══ Document segment ══

15. Design a PII data handling pipeline

Scenario: Handle PII data with encryption, masking, and access controls.

Architecture:
┌─────────────────────────────────────────────────────────────┐
│                  PII Data Pipeline                           │
├─────────────────────────────────────────────────────────────┤
│                                                              │
│  Raw Data (PII) → Macie (Detection) → Classification        │
│       │                                                      │
│       ▼                                                      │
│  ┌──────────────────────────────────────────────────────┐  │
│  │              Glue ETL (Transformation)                │  │
│  │  - Tokenization (replace with tokens)                 │  │
│  │  - Encryption (KMS)                                   │  │
│  │  - Masking (partial visibility)                       │  │
│  │  - Hashing (one-way for matching)                     │  │
│  └──────────────────────────────────────────────────────┘  │
│       │                                                      │
│       ├──────────────┬──────────────┐                       │
│       │              │              │                       │
│       ▼              ▼              ▼                       │
│  Tokenized      Encrypted       Masked                      │
│  (Analytics)    (Secure Store)  (Reporting)                 │
│                                                              │
│  Lake Formation (Column-level security on PII)              │
└─────────────────────────────────────────────────────────────┘

# PII Detection and Masking in Glue
from pyspark.sql.functions import sha2, regexp_replace, col
from awsglue.transforms import *

# Read raw data
raw_df = glueContext.create_dynamic_frame.from_catalog(
    database="raw_db", table_name="customers"
).toDF()

# Tokenize email (reversible)
def tokenize_email(email):
    return dynamodb.put_item(
        TableName='pii_tokens',
        Item={'token': str(uuid.uuid4()), 'value': email},
        ReturnValues='ALL_OLD'
    )

# Hash for matching (irreversible)
hashed_df = raw_df.withColumn('email_hash', sha2(col('email'), 256))

# Mask SSN (show last 4)

═══
══ Material provided ══

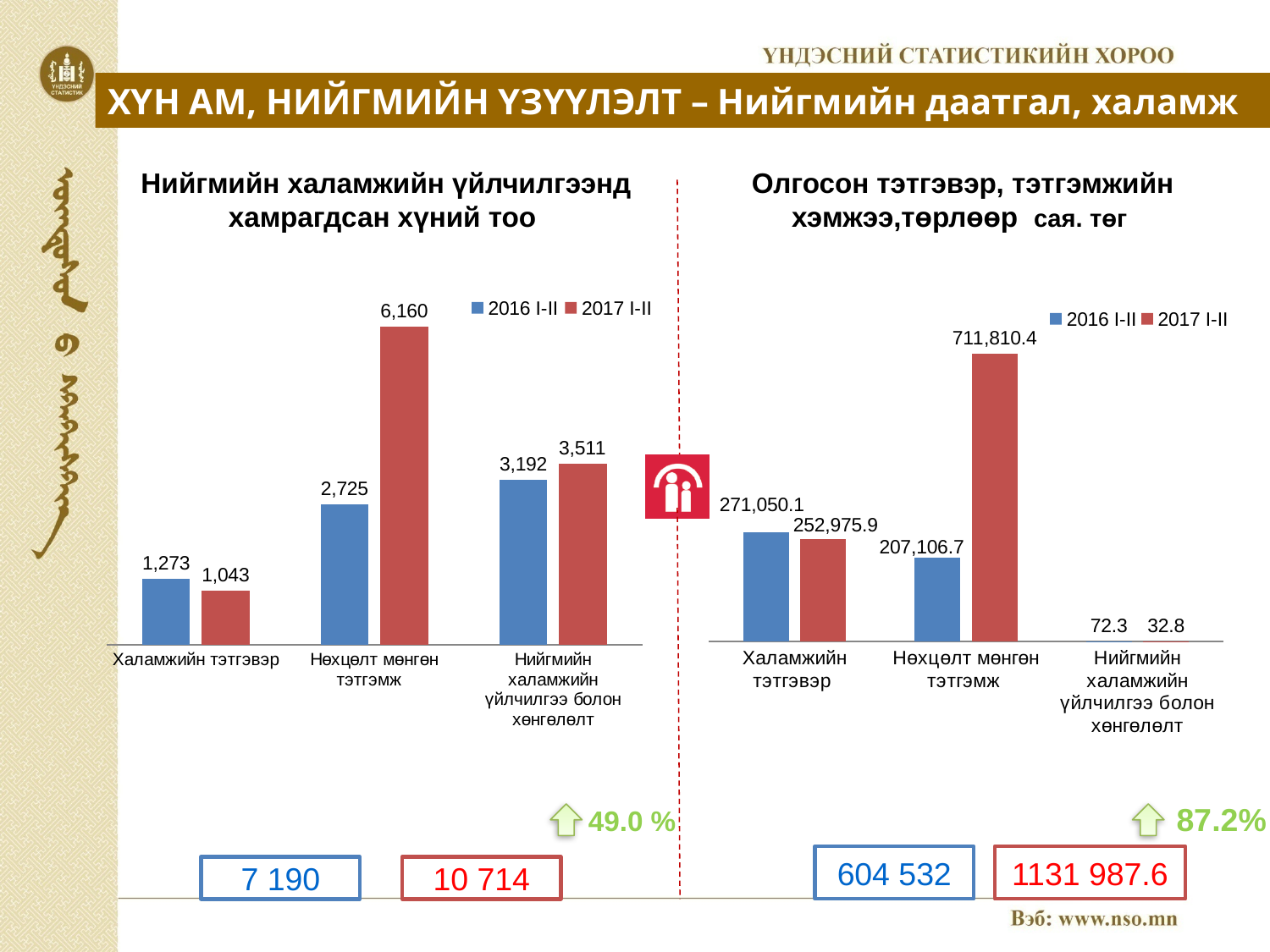
In the right chart (Олгосон тэтгэвэр, тэтгэмжийн хэмжээ), what is the 2017 I-II value for Нөхцөлт мөнгөн тэтгэмж? 711,810.4 In the left chart, what is the 2016 I-II value for Халамжийн тэтгэвэр? 1,273 In the left chart, for Халамжийн тэтгэвэр, which is larger: the 2016 I-II value or the 2017 I-II value? 2016 I-II In the left chart, which category has the lowest 2016 I-II value? Халамжийн тэтгэвэр In the left chart, which category has the highest 2017 I-II value? Нөхцөлт мөнгөн тэтгэмж How many series does the legend of the right chart list? 2 In the right chart, what is the difference between the 2016 I-II and 2017 I-II values for Халамжийн тэтгэвэр? 18,074.2 What type of chart is the left chart? Bar chart In the left chart (Нийгмийн халамжийн үйлчилгээнд хамрагдсан хүний тоо), what is the 2017 I-II value for Нөхцөлт мөнгөн тэтгэмж? 6,160 In the right chart, what is the 2016 I-II value for Нийгмийн халамжийн үйлчилгээ болон хөнгөлөлт? 72.3 In the right chart, which category has the lowest 2017 I-II value? Нийгмийн халамжийн үйлчилгээ болон хөнгөлөлт In the left chart, what is the difference between the 2017 I-II and 2016 I-II values for Нөхцөлт мөнгөн тэтгэмж? 3,435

═══

__Problems to solve__:
1. Name each transformation listed inside the Glue ETL box of the PII pipeline design.
2. Please write out the part of the PII pipeline design between "# PII Detection" and "Tokenize email (reversible)", inclusive, without changes.
The listing is not needed here.

__Solved tasks__:
1. Tokenization, encryption, masking, hashing

2.
# PII Detection and Masking in Glue
from pyspark.sql.functions import sha2, regexp_replace, col
from awsglue.transforms import *

# Read raw data
raw_df = glueContext.create_dynamic_frame.from_catalog(
    database="raw_db", table_name="customers"
).toDF()

# Tokenize email (reversible)